ID: 455278 • Letter: W

Question

Weekly demand for diskettes at a retailer is normally distributed with a mean of 1000 boxes and a standard deviation of 150. Currently, the store places orders via paper that is faxed to the supplier. Assume 50 working weeks in a year and the following data:
1. Lead time for delivery of an order is 4 weeks
2. Fixed cost per order is $100
3. Each box of diskettes costs $1
4. Holding cost is 25% of purchase cost

(a) Assuming that the retailer wants the probability of stocking out in a cycle to be no more than 5%, provide a recommendation to the store manager (who has never
been to business school) on the inventory policy (a policy regarding EOQ and ROP).

(b) Claiming that it will lower lead time to 1 week, the supplier is trying to push an electronic data interchange (EDI) system on the retailer.

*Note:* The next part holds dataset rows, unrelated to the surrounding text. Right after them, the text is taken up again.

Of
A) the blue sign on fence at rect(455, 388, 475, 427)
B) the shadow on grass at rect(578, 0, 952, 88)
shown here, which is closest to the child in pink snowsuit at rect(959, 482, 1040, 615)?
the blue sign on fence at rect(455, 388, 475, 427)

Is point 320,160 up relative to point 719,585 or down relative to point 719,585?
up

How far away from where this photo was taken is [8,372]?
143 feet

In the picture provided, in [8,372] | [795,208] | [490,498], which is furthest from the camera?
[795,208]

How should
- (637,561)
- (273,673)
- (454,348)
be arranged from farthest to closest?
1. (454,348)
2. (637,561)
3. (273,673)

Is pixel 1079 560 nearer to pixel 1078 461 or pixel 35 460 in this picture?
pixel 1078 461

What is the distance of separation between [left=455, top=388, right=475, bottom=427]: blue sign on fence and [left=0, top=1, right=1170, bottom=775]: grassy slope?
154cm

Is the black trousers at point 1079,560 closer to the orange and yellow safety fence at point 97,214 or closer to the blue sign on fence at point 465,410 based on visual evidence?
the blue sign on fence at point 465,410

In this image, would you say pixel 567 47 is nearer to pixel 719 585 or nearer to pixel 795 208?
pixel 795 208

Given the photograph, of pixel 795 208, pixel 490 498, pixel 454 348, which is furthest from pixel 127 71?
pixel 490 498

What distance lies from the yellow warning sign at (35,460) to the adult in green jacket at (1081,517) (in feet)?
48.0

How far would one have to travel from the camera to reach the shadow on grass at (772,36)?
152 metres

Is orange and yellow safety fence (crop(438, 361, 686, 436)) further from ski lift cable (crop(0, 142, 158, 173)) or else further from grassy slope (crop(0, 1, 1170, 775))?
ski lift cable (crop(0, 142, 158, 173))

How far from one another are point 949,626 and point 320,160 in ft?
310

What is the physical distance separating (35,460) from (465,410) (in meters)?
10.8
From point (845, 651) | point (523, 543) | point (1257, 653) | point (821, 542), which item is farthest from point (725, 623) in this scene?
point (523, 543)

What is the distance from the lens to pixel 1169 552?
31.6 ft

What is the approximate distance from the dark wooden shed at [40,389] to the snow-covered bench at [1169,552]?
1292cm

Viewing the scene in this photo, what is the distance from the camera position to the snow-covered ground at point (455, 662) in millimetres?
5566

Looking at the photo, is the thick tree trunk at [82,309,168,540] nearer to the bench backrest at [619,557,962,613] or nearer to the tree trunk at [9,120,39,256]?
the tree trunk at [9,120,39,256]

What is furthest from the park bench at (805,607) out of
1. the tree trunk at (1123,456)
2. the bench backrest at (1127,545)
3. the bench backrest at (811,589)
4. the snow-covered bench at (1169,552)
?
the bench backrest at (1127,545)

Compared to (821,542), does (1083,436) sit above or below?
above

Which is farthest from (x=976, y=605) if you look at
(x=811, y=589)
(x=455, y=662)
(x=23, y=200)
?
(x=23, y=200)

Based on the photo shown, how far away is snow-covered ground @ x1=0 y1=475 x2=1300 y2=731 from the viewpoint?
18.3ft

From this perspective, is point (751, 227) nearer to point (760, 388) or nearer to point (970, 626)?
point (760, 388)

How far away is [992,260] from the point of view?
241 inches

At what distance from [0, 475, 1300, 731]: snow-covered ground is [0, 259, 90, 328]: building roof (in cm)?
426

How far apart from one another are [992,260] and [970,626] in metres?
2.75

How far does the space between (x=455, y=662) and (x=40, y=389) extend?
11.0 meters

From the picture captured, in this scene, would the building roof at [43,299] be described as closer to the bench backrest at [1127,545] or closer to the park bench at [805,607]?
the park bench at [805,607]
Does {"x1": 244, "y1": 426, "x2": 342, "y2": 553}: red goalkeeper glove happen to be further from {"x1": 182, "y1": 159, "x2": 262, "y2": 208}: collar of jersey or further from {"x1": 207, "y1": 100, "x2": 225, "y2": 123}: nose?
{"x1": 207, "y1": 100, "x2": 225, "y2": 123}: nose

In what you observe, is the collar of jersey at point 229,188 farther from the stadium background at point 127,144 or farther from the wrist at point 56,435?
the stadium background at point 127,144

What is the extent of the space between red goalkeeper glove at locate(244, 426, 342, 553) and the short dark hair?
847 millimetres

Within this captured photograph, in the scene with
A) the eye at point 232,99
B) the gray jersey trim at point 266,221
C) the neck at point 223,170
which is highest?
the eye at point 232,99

Provide a brief qualitative discussion on the benefits and costs of such a system. How would you make the system adoption decision?

Explanation / Answer

a. EOQ = (2*annual demand*order cost/annual carrying cost per unit)^0.5

weekly mean demand = 1,000 boxes. no. of weeks = 50. Thus annual demand = 1,000*50 = 50,000 boxes. order cost = $100 and holding cost = 25% of $1 = $0.25

Thus EOQ = (2*50,000*100/0.25)^0.5 = 40,000,000^0.5 = 6,324.56 boxes or 6,325 boxes (rounded off)

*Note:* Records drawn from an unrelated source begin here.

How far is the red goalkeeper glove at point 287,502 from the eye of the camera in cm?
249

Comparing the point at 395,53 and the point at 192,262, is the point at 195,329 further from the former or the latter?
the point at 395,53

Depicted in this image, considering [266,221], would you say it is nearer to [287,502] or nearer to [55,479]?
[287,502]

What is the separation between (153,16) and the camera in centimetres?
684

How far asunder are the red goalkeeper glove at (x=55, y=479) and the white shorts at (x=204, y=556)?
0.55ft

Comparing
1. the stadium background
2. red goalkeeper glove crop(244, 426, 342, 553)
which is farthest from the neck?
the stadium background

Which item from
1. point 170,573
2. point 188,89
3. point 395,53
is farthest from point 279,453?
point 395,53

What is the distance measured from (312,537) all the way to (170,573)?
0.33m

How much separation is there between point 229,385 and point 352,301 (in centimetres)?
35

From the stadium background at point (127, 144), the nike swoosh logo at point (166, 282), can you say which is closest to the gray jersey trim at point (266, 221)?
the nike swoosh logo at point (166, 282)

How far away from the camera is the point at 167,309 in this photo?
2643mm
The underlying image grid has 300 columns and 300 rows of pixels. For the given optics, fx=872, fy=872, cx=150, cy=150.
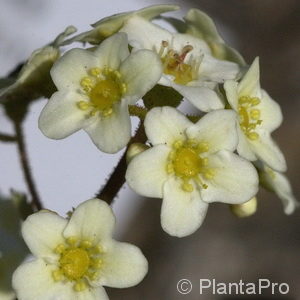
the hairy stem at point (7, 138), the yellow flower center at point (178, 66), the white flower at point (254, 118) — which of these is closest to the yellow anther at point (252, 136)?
the white flower at point (254, 118)

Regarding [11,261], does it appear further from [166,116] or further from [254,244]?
[254,244]

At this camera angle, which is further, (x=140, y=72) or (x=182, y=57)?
(x=182, y=57)

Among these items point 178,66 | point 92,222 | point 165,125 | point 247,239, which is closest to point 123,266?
point 92,222

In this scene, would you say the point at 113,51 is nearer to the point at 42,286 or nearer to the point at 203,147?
the point at 203,147

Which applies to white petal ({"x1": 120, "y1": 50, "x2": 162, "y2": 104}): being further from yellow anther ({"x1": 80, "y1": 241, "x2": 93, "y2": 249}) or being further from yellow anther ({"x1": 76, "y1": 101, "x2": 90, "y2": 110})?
yellow anther ({"x1": 80, "y1": 241, "x2": 93, "y2": 249})

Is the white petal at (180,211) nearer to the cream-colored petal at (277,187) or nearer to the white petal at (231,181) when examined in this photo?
the white petal at (231,181)

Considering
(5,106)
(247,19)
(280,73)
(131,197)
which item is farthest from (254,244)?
(5,106)
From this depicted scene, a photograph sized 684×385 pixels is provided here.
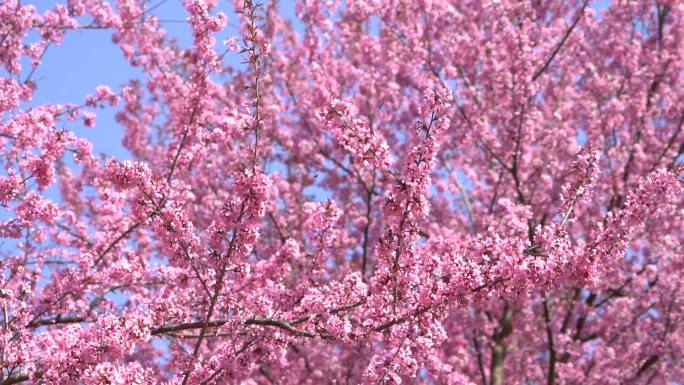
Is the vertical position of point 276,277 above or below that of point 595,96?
below

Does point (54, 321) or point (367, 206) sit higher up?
point (367, 206)

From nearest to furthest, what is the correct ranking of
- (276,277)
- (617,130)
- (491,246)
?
(491,246) → (276,277) → (617,130)

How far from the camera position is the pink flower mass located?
4.77 metres

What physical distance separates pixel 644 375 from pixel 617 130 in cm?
517

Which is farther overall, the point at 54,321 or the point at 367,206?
the point at 367,206

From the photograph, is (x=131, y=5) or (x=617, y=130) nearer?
(x=131, y=5)

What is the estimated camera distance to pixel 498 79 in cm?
1257

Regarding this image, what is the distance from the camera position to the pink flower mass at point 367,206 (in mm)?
4773

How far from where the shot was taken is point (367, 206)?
13.6m

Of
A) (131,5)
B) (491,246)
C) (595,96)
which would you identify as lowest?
(491,246)

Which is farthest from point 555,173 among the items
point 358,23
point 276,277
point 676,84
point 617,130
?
point 276,277

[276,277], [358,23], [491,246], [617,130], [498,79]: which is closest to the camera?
[491,246]

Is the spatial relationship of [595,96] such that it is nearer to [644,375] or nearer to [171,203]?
[644,375]

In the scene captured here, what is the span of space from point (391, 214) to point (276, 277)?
7.61 ft
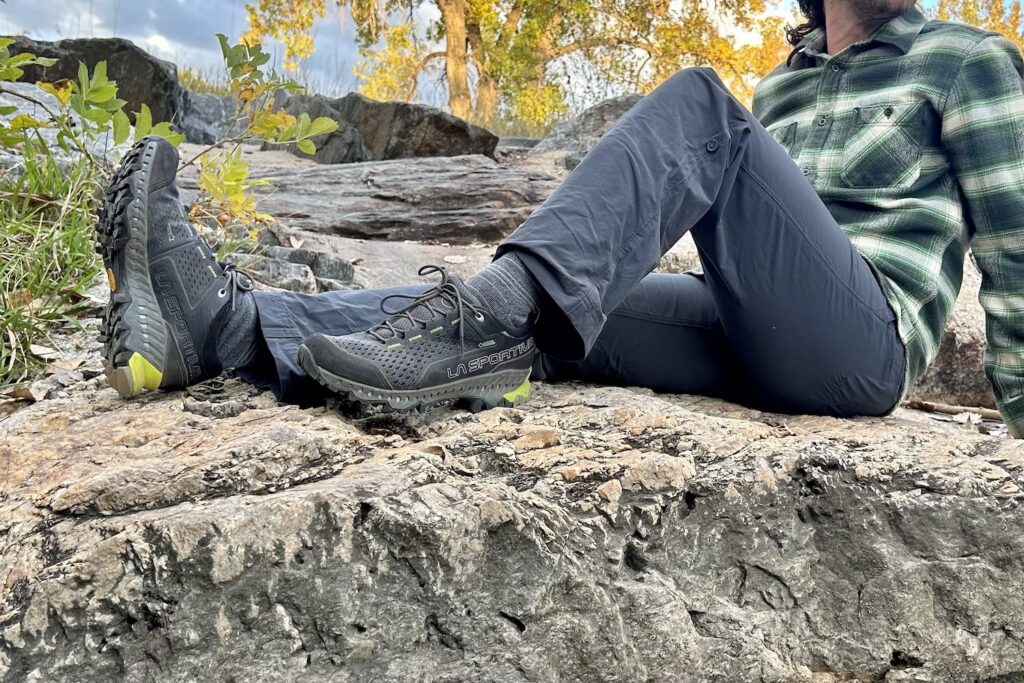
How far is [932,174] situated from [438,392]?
4.56 ft

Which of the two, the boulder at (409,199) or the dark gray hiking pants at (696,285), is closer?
the dark gray hiking pants at (696,285)

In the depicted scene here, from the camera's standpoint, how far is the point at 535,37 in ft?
49.2

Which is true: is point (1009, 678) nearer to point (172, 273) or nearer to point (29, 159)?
point (172, 273)

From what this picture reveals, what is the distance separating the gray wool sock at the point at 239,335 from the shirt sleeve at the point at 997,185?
1.70 metres

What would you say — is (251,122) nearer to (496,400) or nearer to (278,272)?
(278,272)

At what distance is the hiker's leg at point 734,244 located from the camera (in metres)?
1.69

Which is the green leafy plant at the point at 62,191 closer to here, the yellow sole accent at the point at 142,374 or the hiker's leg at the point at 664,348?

Thus the store manager should place an order of 6,325 boxes to minimize the total costs of inventory (holding cost+ordering cost).

Re-order point (ROP) = demand during lead time+safety stock.

demand during lead time = weekly demand*lead time = 1,000 boxes*4 weeks = 4,000 boxes.

safety stock = z*standard deviation of weekly demand*(number of weeks of lead time)^1/2

z at 95% service probability (1-5%) = 1.96 (from the z table). So, safety stock = 1.96*150*(4^0.5) = 1.96*150*2 = 588.

ROP = demand during lead time+safety stock = 4,000+588 = 4,588 boxes.

b. When lead time is reduced to 1 week, then ROP will also come down. demand during lead time will be = 1*1000 = 1,000 boxes. safety stock = 1.96*150*(1^0.5) = 294. Thus ROP = 1,000+294 = 1,294 boxes.

So, we can see that the safety stock as well as the ROP has reduced. Lower safety stocks will result in lower invetory holding costs. Lower lead time will also lead to increase in cash flow as inventory of diskettes will be converted into sales quickly, and money and working capital will not be tied in high safety stock and high ROP.

The system adoption decision will be made by calculating the cost savings due to lower lead time and comparing it with the costs of the EDI. If the savings are greater than the cost of the EDI, the system should be adopted.